Data for this exercise
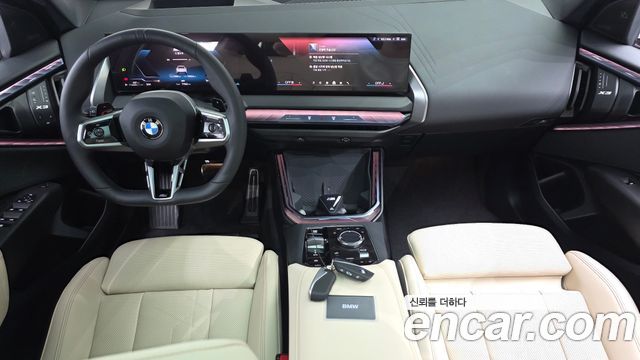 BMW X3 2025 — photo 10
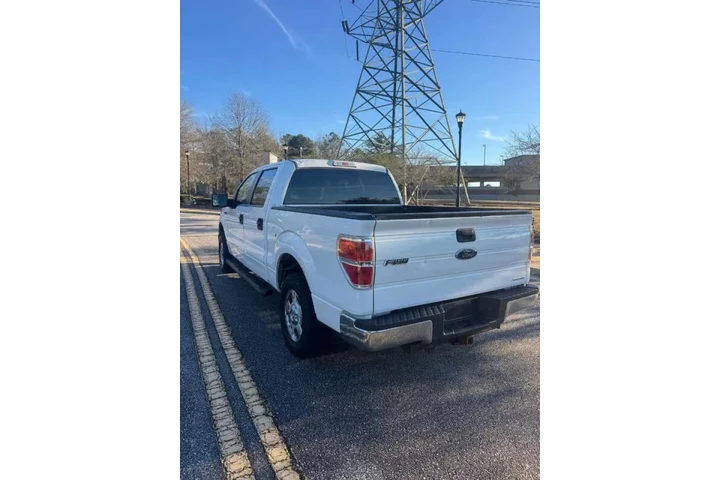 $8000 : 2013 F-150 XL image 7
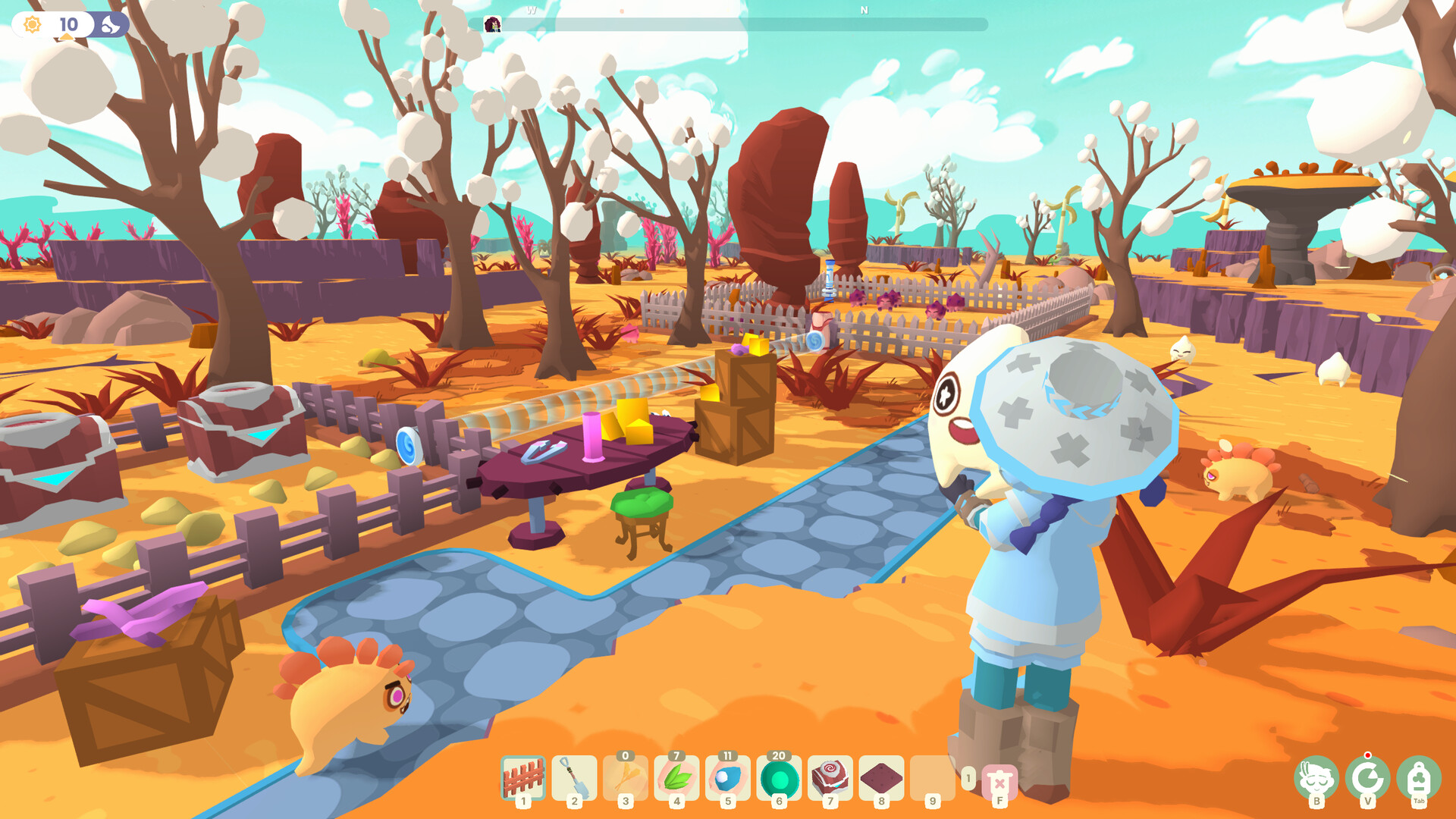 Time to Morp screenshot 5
...
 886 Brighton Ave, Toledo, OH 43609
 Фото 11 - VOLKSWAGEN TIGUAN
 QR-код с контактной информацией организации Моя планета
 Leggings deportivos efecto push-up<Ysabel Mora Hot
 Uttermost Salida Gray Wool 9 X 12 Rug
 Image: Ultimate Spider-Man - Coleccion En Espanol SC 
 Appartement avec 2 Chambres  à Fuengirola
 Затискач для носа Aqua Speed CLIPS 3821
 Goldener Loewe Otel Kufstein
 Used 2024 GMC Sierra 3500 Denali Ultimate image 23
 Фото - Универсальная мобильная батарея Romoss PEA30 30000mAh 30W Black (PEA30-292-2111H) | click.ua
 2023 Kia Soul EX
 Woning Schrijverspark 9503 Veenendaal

What to work on
Copy out, word for word, the part of the entries above that begins at the line with "Фото 11 - VOLKSWAGEN TIGUAN" and ends at the line with "Appartement avec 2", including both.

Solution
 Фото 11 - VOLKSWAGEN TIGUAN
 QR-код с контактной информацией организации Моя планета
 Leggings deportivos efecto push-up<Ysabel Mora Hot
 Uttermost Salida Gray Wool 9 X 12 Rug
 Image: Ultimate Spider-Man - Coleccion En Espanol SC 
 Appartement avec 2 Chambres  à Fuengirola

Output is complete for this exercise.